I think this is largely a communication and marketing problem. It's not enough 
to just do the thing, you also have to market that you are doing the thing.

Having the "Important Nimble packages" included in the CI was a **huge** step 
in the right direction here, but it wasn't marketed enough! I think it was 
mentioned in one of the video blogs, but It's not advertised anywhere on the 
site or github!

  * Moar tutorials, Moar blog posts. Moar videos. (There is never enough)
    * I think one of Andrew Kelley's most effective marketing strategies for 
Zig is that he just streams himself while he codes. People love to watch other 
people code.
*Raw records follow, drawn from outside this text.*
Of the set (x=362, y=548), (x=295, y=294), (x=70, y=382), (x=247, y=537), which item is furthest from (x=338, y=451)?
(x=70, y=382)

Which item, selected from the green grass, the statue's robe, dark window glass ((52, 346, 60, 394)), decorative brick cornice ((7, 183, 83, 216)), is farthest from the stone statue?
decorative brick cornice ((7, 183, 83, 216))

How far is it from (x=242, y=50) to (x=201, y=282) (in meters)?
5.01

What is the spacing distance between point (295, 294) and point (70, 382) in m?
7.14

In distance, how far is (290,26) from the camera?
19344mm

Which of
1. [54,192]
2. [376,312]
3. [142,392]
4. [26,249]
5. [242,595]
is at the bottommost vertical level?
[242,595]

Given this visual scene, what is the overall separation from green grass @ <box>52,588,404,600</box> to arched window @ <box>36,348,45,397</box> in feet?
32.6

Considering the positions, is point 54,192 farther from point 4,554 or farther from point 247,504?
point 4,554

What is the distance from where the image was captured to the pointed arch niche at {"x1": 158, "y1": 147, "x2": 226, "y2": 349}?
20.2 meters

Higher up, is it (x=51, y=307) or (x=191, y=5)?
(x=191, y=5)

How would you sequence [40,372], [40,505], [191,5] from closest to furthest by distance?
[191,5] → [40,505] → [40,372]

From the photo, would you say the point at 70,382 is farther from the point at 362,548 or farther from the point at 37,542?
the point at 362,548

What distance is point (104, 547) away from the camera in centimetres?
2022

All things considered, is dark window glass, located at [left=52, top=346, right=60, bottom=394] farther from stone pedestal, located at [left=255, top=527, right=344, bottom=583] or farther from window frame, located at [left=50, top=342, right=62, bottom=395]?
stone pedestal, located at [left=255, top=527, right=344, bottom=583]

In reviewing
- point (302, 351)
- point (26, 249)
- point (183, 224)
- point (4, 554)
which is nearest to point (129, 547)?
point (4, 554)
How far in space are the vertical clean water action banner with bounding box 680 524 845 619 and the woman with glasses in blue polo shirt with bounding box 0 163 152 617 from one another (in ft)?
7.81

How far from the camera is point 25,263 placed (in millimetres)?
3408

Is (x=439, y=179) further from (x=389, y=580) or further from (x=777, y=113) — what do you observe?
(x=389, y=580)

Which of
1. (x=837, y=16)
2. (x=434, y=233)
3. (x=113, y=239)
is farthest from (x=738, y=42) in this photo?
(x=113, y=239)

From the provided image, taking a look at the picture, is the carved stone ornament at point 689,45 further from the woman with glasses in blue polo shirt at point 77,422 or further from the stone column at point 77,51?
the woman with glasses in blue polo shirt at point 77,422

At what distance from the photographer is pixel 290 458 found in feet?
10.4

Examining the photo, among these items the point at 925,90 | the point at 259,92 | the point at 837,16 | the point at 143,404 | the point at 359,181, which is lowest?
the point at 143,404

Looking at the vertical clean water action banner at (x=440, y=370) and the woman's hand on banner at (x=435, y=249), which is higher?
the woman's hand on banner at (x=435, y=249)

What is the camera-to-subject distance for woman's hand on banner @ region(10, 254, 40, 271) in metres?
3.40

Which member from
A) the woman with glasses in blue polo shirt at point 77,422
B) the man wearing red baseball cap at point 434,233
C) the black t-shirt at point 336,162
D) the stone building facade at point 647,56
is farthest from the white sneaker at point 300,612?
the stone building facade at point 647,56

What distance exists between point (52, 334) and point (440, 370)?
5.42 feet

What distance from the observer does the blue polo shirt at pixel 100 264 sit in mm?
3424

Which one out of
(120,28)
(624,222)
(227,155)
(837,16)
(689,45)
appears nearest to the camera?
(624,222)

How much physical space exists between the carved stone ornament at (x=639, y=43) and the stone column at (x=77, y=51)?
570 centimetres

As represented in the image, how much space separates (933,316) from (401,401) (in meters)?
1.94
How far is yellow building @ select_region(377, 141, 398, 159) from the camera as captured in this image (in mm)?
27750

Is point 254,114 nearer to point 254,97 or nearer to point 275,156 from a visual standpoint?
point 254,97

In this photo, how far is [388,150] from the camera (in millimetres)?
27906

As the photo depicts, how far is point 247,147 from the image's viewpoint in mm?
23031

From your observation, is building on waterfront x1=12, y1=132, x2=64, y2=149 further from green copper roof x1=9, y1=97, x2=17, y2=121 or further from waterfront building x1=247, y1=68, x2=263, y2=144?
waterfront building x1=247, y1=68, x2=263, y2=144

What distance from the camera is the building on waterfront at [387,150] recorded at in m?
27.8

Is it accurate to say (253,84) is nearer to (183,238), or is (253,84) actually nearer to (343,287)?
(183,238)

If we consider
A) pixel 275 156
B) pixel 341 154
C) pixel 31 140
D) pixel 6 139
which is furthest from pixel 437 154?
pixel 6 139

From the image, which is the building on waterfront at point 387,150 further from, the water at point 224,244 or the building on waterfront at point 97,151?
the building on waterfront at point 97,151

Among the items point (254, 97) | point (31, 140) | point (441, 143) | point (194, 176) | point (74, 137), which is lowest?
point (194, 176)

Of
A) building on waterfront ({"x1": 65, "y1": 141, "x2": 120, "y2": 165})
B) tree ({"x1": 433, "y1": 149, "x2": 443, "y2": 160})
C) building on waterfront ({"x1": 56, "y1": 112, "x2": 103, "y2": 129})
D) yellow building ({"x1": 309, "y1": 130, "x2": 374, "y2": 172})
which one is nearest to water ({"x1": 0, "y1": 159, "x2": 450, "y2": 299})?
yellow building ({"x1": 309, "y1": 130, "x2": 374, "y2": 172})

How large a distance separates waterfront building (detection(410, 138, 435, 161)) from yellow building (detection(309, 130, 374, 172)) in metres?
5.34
It's weird, but strangely effective. There is even a popular 
Twitch category for this.



If there is anything to be learned from the infamous "V language" drama, it's 
that marketing and perception is very important.

I think the Nim community is bigger than people perceive it, we just aren't 
loud enough lol. These things have all improved tremendously since I first 
started using Nim, but I still feel like there is a long way to go here.